Zheng Zhang
active

Advanced Methods

Computational Tools for Cosmology and Applied Mathematics

Advanced Methods

Open-source computational tools spanning polynomial emulation, Monte Carlo post-analysis, and stochastic dynamics — bridging modern numerical methods with cosmological and mathematical applications.

Overview

This workspace brings together four independent but complementary Python packages, each addressing a different facet of computational science.
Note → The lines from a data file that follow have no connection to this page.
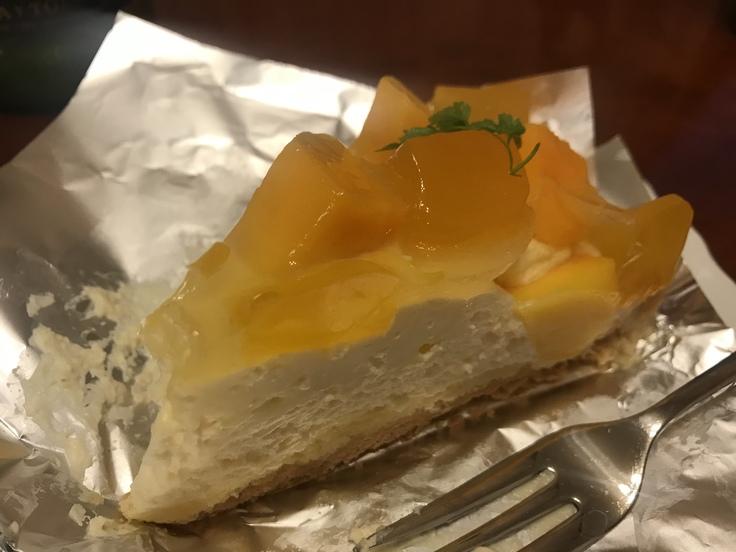 オットが買ってくれたケーキ ♪_c0212604_1753491.jpg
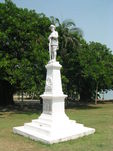 Port Douglas War Memorial 1 2011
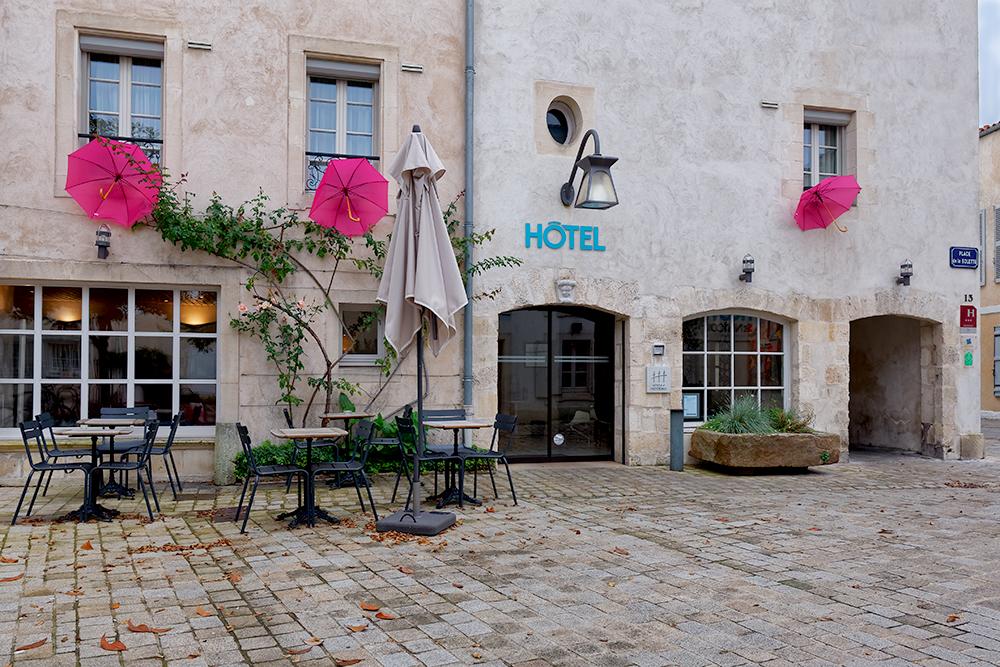 Octobre rose place de la Solette, La Rochelle Octobr10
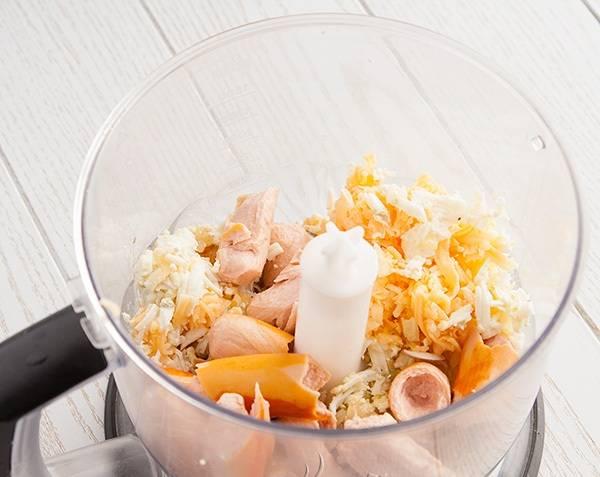 3. Теперь отправляем в блендер сосиски, обжаренный лук, натертый сыр и яйца. Измельчаем все до состояния паштета.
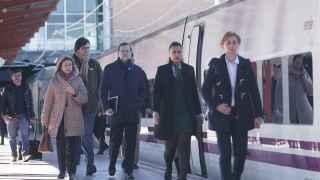 Rajoy, en el andén de Chamartín antes de coger el tren hacia Zamora.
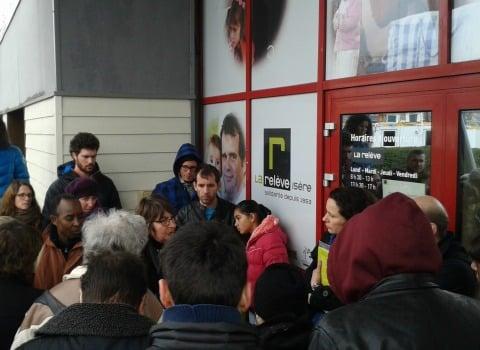 Des militants de RESF dialoguant avec Marie Borne, présidente de la Relève lors de la manifestation du 16 mars, à Échirolles. © RESF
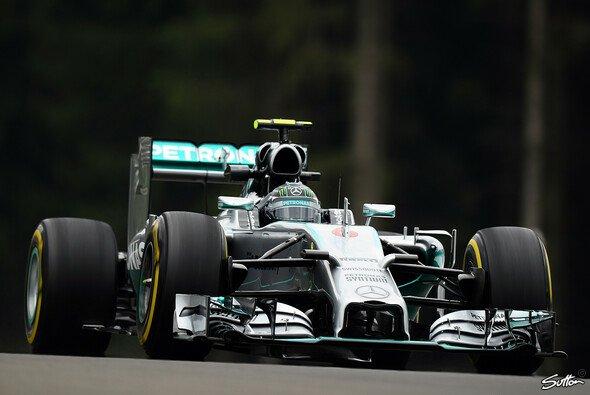 Rosberg markierte Bestzeit im 1. Training - Foto: Sutton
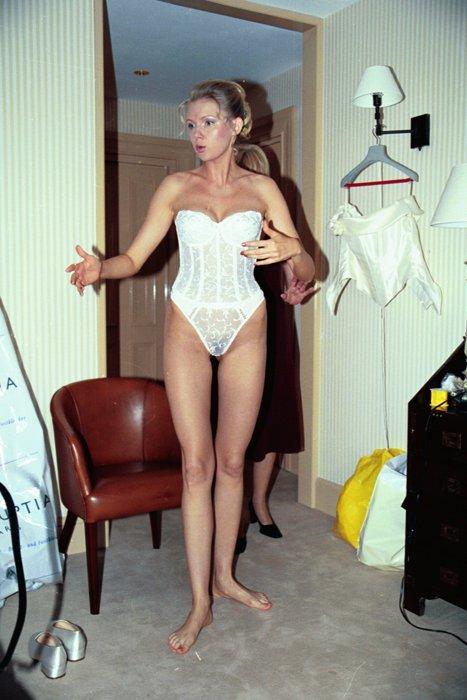 Naked blonde goth girl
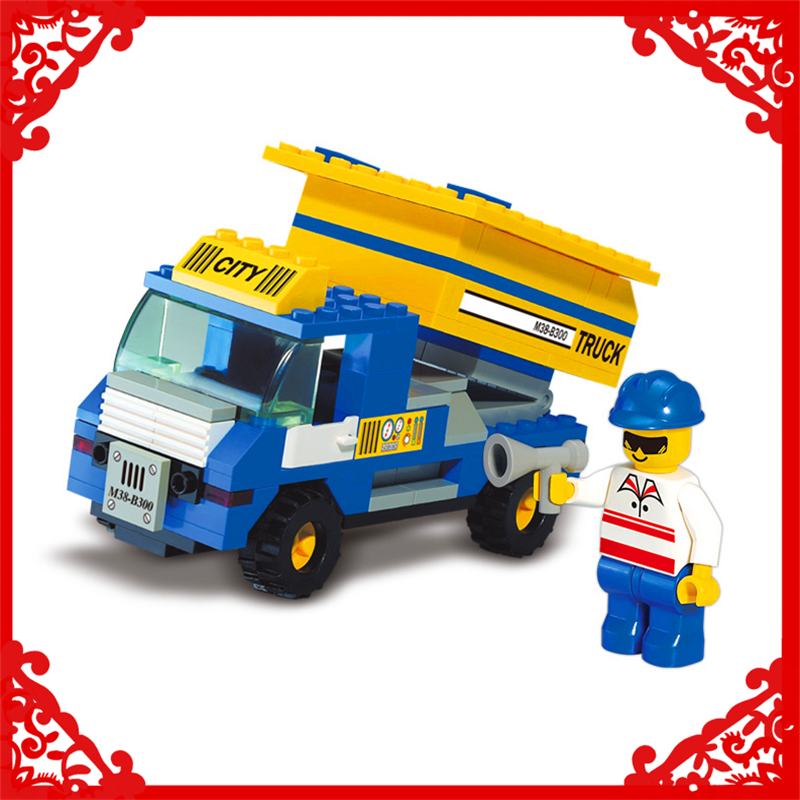 SLUBAN 300 Block City Series Garbage Truck Model 111Pcs DIY Educational  Building Toys For Children Compatible Legoe jie star fire ladder truck 3 kinds deformations city fire series building block toys for children diy assembled block toy 22024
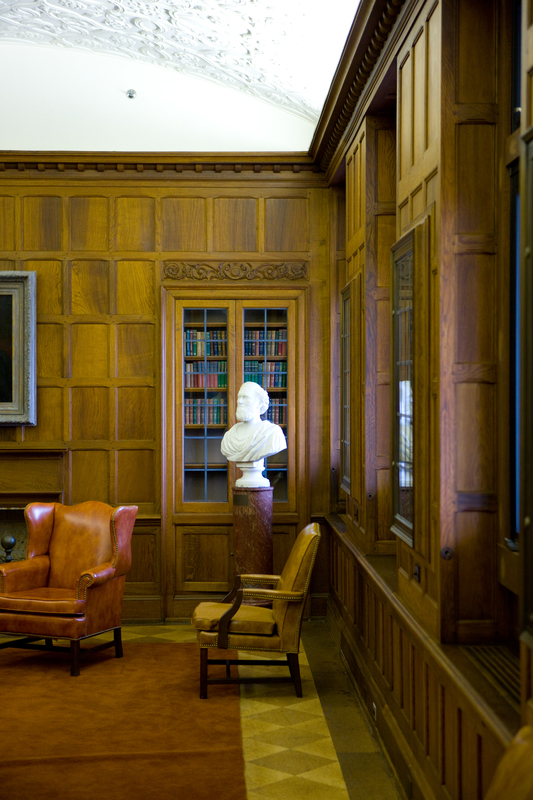 http://digital.lib.buffalo.edu/photo/photos/08513/08513001.jpg
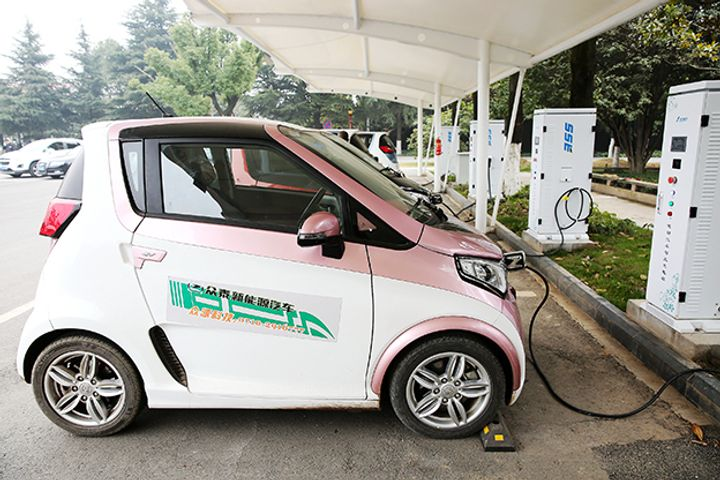 Charging Volume of Electric Vehicles in Hubei Rises 7-Fold Over National Day Holiday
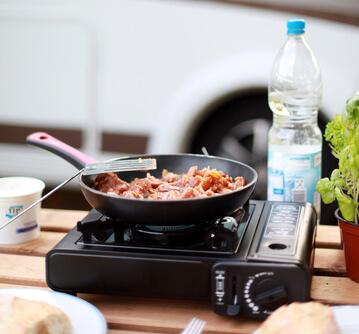 Wir stellen Ihnen verschiedene Tipps und Tricks zum kochen mit dem Campingkocher vor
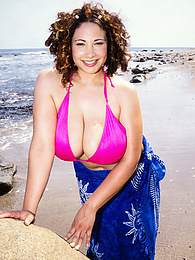 On The Beach With Via Paxton pictures at freekilosex.com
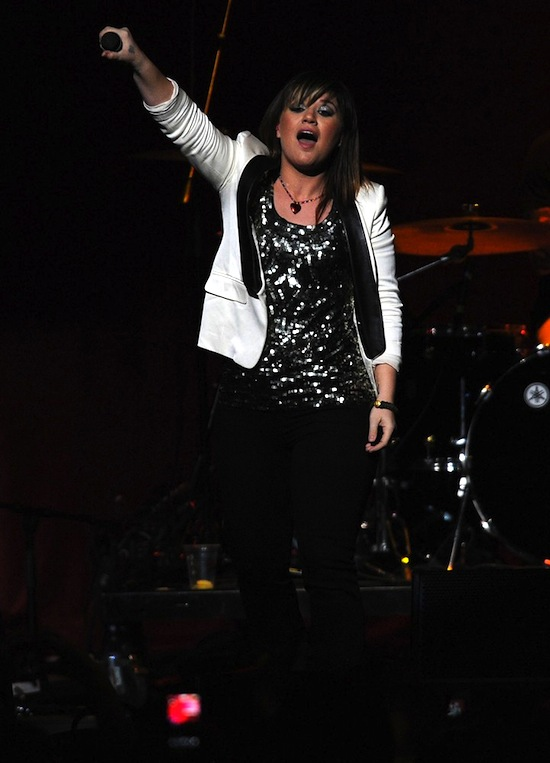 kelly-clarkson-crazy-for-you-1
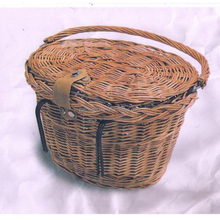 China Wholesale Removable Black Wicker Front Bicycle Basket With Folding Handle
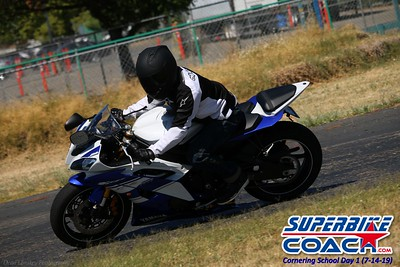 superbikecoach_corneringschool_2019july14_GroupC_26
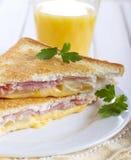 烤火腿、菠萝和乳酪三明治 免版税库存图片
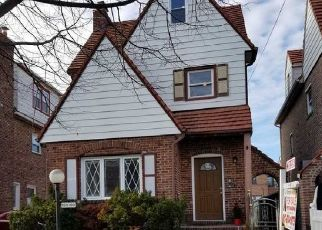 Foreclosed Home en 227TH ST, Springfield Gardens, NY - 11413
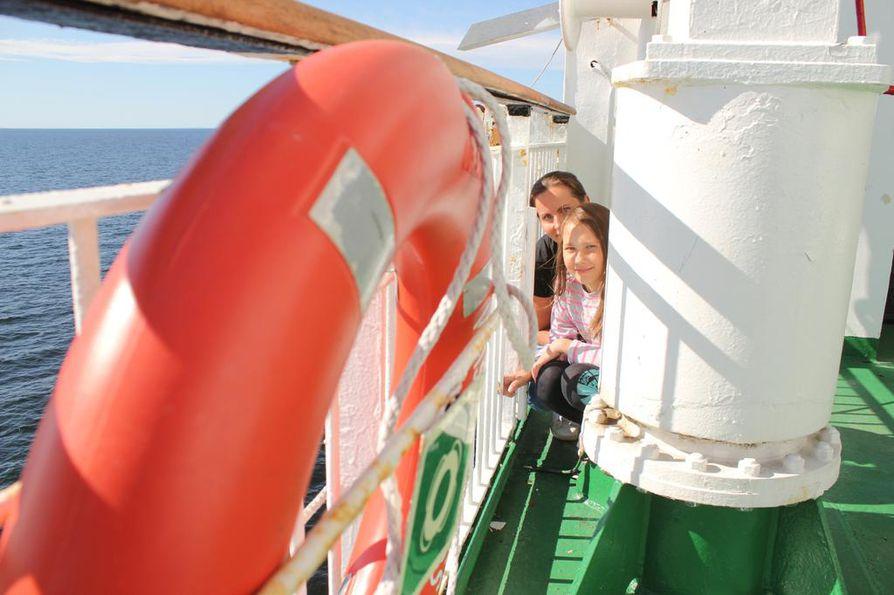 Viidesluokkalainen Aino-Maaria Palomäki oli matkalla luokkaretkelle Uumajaan, ja hänen äitinsä Anja Palomäki oli matkalla valvojana. Koko retkiporukka opettajineen ja valvojineen osallistui piiloleikkiin laivan aurinkokannella.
From building fast, interpretable emulators for cosmological observables to performing global sensitivity analysis on Monte Carlo chains and solving Fokker-Planck equations, these tools share a common philosophy: make advanced numerical methods accessible, efficient, and scientifically transparent.

Projects

Emulation

MomentEmu

A general-purpose polynomial emulator based on moment projection, introduced in Zhang (2025). Given simulation data {(θ(i), y(i))}, MomentEmu constructs a moment matrix Mαβ and moment vector να, then solves the linear system M c = ν to obtain closed-form polynomial coefficients — no iterative optimisation needed.

Key properties: millisecond-level evaluation, negligible training cost (seconds, not hours), fully symbolic & differentiable output, forward (θ → y) and inverse (y → θ) modes, auto-differentiation via JAX, PyTorch, and SymPy.

MomentEmu workflow: data standardisation, moment matrix assembly, polynomial fitting, and model selection

The MomentEmu workflow: standardise data, assemble moment matrices, solve for polynomial coefficients, and select the optimal degree via validation RMSE.

View on GitHub →
Cosmology

PolyCAMB — CMB Emulation with MomentEmu

Proof-of-concept application of MomentEmu to cosmological parameter estimation using CAMB. Two emulators are provided:

  • PolyCAMB-Dℓ — maps six ΛCDM parameters to the CMB power spectra (TT, EE, BB, TE) at sub-percent accuracy over ℓ ≤ 4050. Training on ~47k simulations takes ~9 s; a full spectrum evaluation takes ~1.5 ms.
  • PolyCAMB-peak — bidirectional mapping between cosmological parameters and acoustic peak features (locations & amplitudes of the first five peaks). The resulting symbolic expressions recover the known analytic dependences of peak-height ratios on Ωbh², Ωch², and ns.
PolyCAMB validation: emulated vs CAMB power spectrum and fractional residuals below 0.02%
PolyCAMB-Dℓ validation: emulated spectrum (orange) vs CAMB (dashed), with residuals < 0.02%. Stars mark acoustic peaks predicted by PolyCAMB-peak.
Training performance: RMSE and training time vs polynomial degree
Training performance vs polynomial degree. A degree-5 fit achieves ~0.05% RMSE in ~9 seconds.
Corner plot: MCMC posteriors from PolyCAMB vs raw CAMB are nearly identical
MCMC posteriors (Planck TT/TE/EE+lowE+lowT): PolyCAMB (orange) vs CAMB (blue). Best-fit shifts ≤ 0.01σ; ~140× speed-up.
Symbolic peak-height ratios H2 and H3: PolyCAMB vs Hu & Sugiyama analytic approximations
Symbolic peak-height ratios H2, H3: PolyCAMB-peak (orange) recovers known analytic dependences (blue) at ~0.04% accuracy vs CAMB (gray).
Statistics

MCPost

Comprehensive Monte Carlo post-analysis package. Provides global sensitivity analysis (mutual information, distance correlation, permutation importance, GP surrogates with ARD, Sobol’ indices) and Monte Carlo / quasi-Monte Carlo integration with importance sampling. Modular, typed, and extensible via a registry-based plugin system.

View on GitHub →
Stochastic Processes

KME

Numerical solver for the Fokker-Planck equation using the Kramers-Moyal expansion. Tracks the time evolution of probability density functions for stochastic processes, with built-in visualisation of PDF evolution at different time slices. Supports user-defined drift and diffusion coefficients.

View on GitHub →

Get Started

Key Takeaway

These four packages demonstrate the breadth of modern computational methods in cosmology and applied mathematics — from polynomial emulation with symbolic transparency to sensitivity analysis of Monte Carlo chains and stochastic process modelling. Each is pip-installable, documented with Jupyter notebooks, and designed for scientific transparency.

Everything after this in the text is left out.